Parameterizing these correlated motions, describing the corresponding energy landscapes, as well as handling collections of conformations pose challenging algorithmic problems.
At the sidechain level, the question of improving rotamer libraries is still of interest 31. This question is essentially a clustering problem in the parameter space describing the sidechains conformations.
At the atomic level, flexibility is essentially investigated resorting to methods based on a classical potential energy (molecular dynamics), and (inverse) kinematics. A molecular dynamics simulation provides a point cloud sampling the conformational landscape of the molecular system investigated, as each step in the simulation corresponds to one point in the parameter space describing the system (the conformational space) 46. The standard methodology to analyze such a point cloud consists of resorting to normal modes. Recently, though, more elaborate methods resorting to more local analysis 42, to Morse theory 37 and to analysis of metastable states of time series 38 have been proposed.
3.4 Algorithmic foundations
Keywords: Computational geometry, computational topology, optimization, data analysis.
Making a stride towards a better understanding of the biophysical questions discussed in the previous sections requires various methodological developments, which we briefly discuss now.

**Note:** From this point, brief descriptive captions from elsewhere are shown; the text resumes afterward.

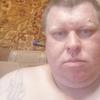 Олег Иванов, 34, г.Новосибирск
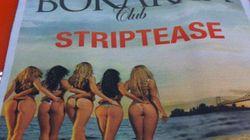 Apologia ao turismo sexual no maior jornal de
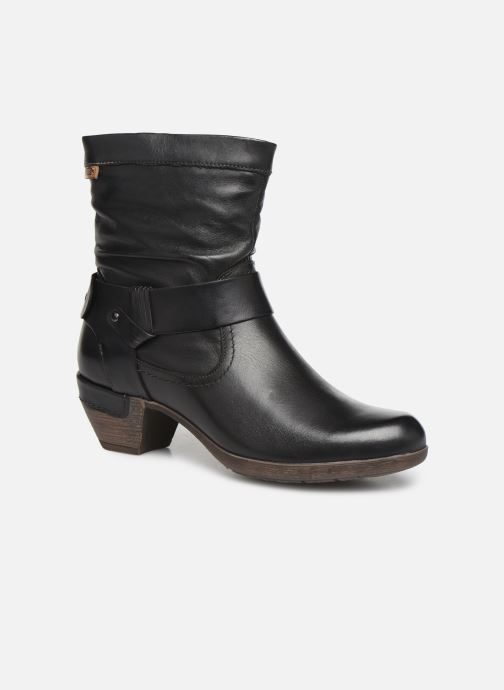 Ankle boots Pikolinos Rotterdam 902-8890 Black detailed view/ Pair view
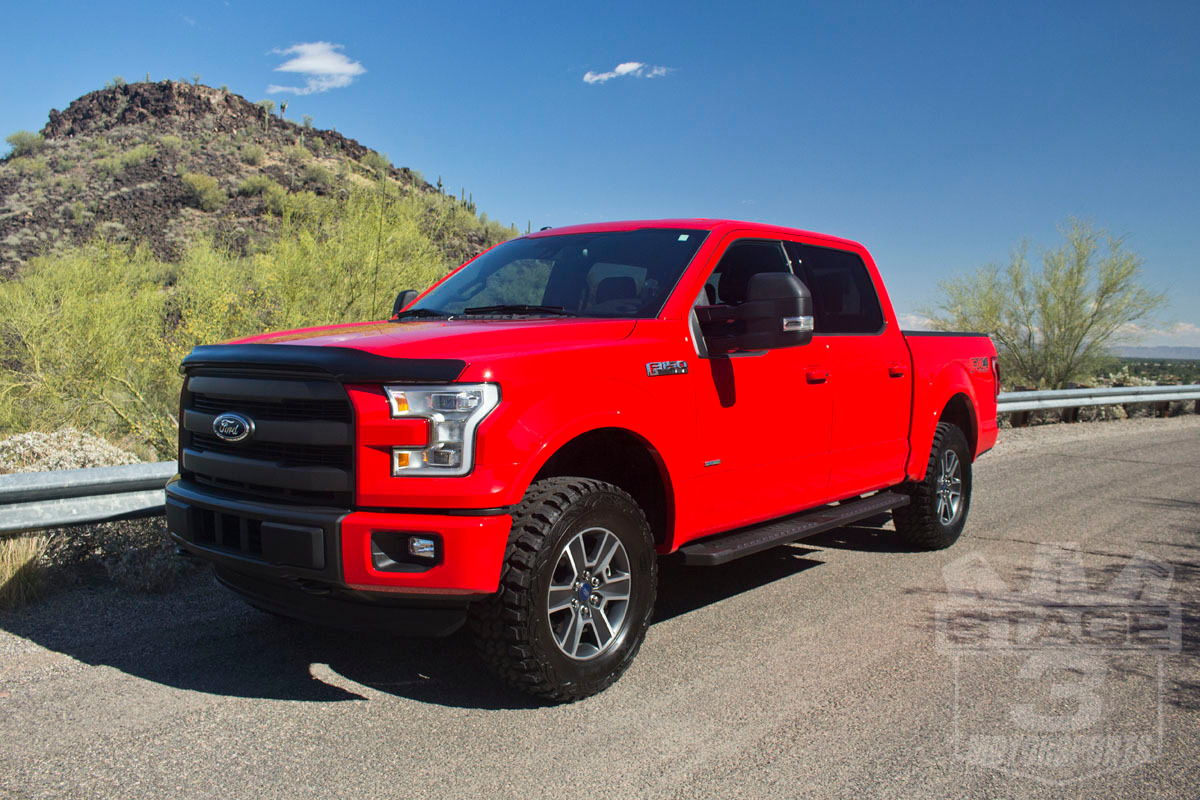 2015 ford f 150 breaks cover photo gallery 2015 gmc terrain engine. Black Bedroom Furniture Sets. Home Design Ideas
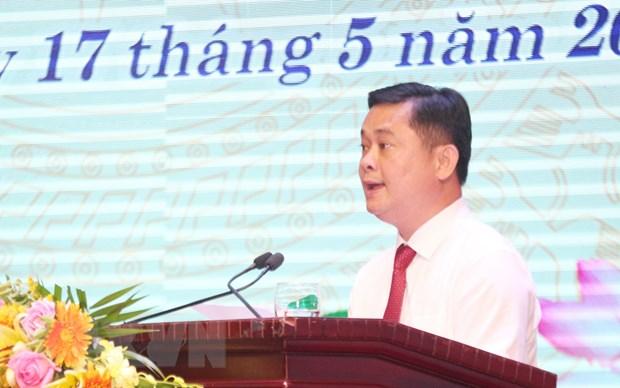 Nghe An to chuc le ky niem 130 nam Ngay sinh Chu tich Ho Chi Minh hinh anh 2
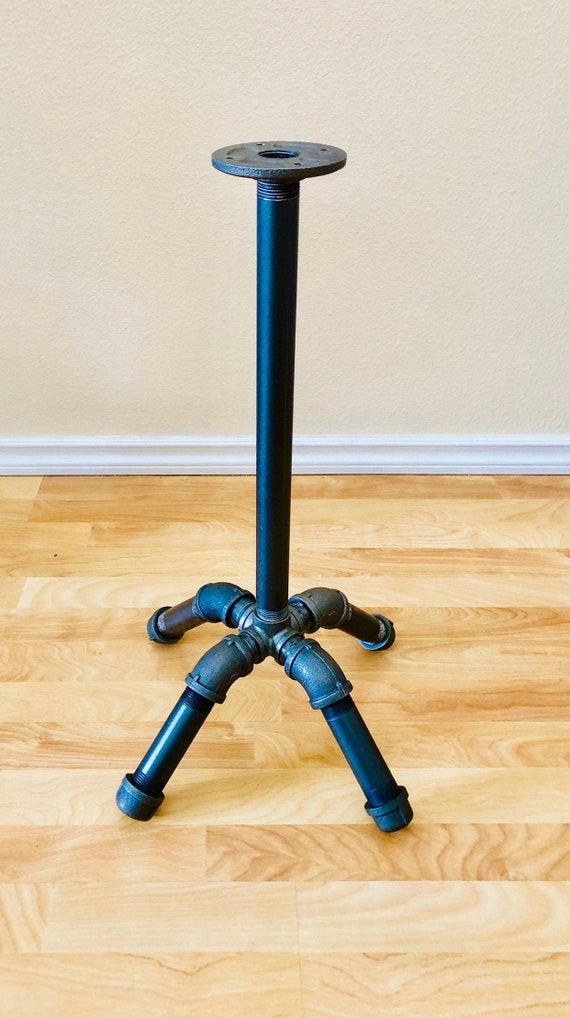 Black Pipe Table Base Diy Parts Kit Pedestal Etsy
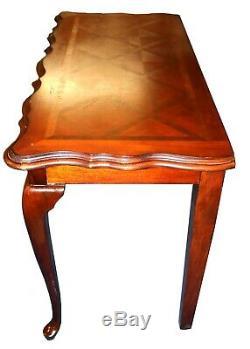 Antique Parqueterie Foyer Acajou Console Table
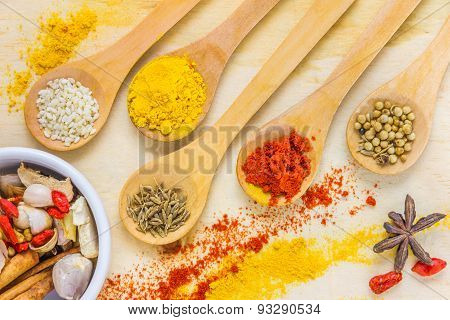 The Spices Mix For Design Or Decorate Project.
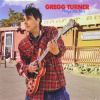 Thumbnail image for CD Review – Gregg Turner Plays the Hits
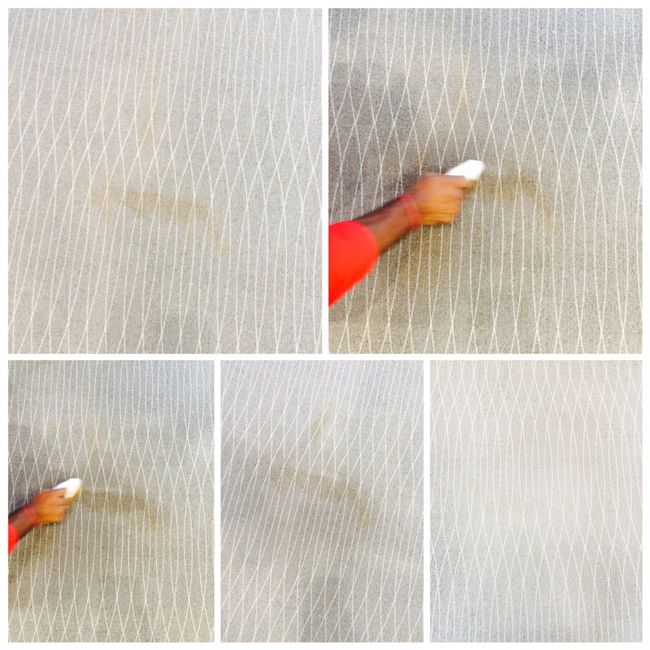 Carpet Stain Removal - Big Red Carpet Cleaners, Singapore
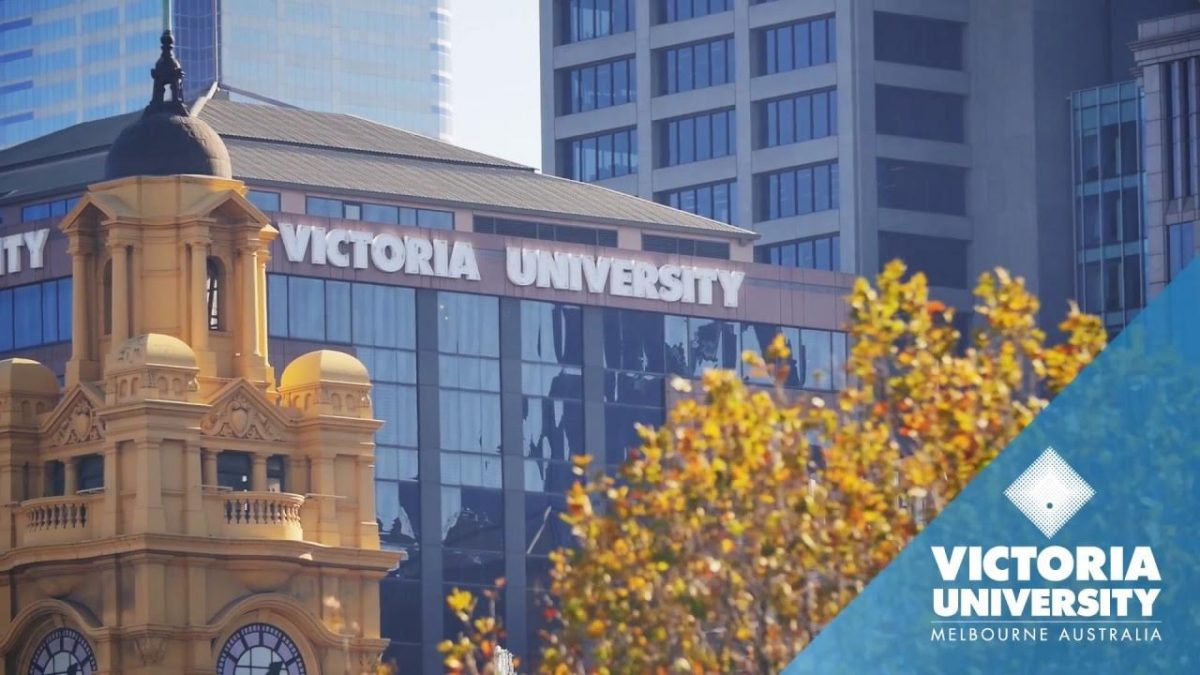 10 of the Coolest Classes at Victoria University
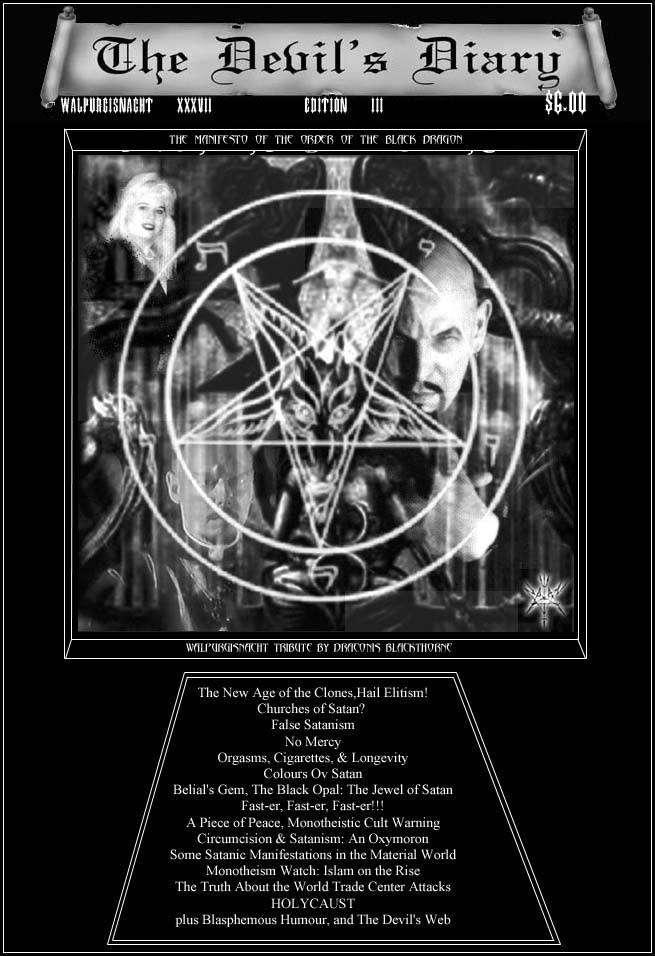 Codex Daemonvm: The Devil's Diary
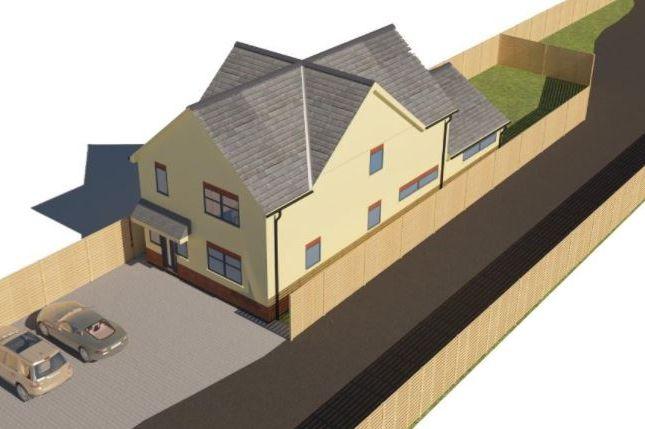 Thumbnail Detached house for sale in Long Shoot Nuneaton, Nuneaton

Modeling Interfaces and Contacts
In modeling interfaces and contacts, one may favor geometric or topological information.
On the geometric side, the problem of modeling contacts at the atomic level is tantamount to encoding multibody relations between an atom and its neighbors. On the one hand, one may use an encoding of neighborhoods based on geometric constructions such as Voronoi diagrams (affine or curved) or arrangements of balls. On the other hand, one may resort to clustering strategies in higher dimensional spaces, as the $p$ neighbors of a given atom are represented by $3p6$ degrees of freedom – the neighborhood being invariant upon rigid motions. The information gathered while modeling contacts can further be integrated into interface models.
On the topological side, one may favor constructions which remain stable if each atom in a structure retains the same neighbors, even though the 3D positions of these neighbors change to some extent. This process is observed in flexible docking cases, and call for the development of methods to encode and compare shapes undergoing tame geometric deformations.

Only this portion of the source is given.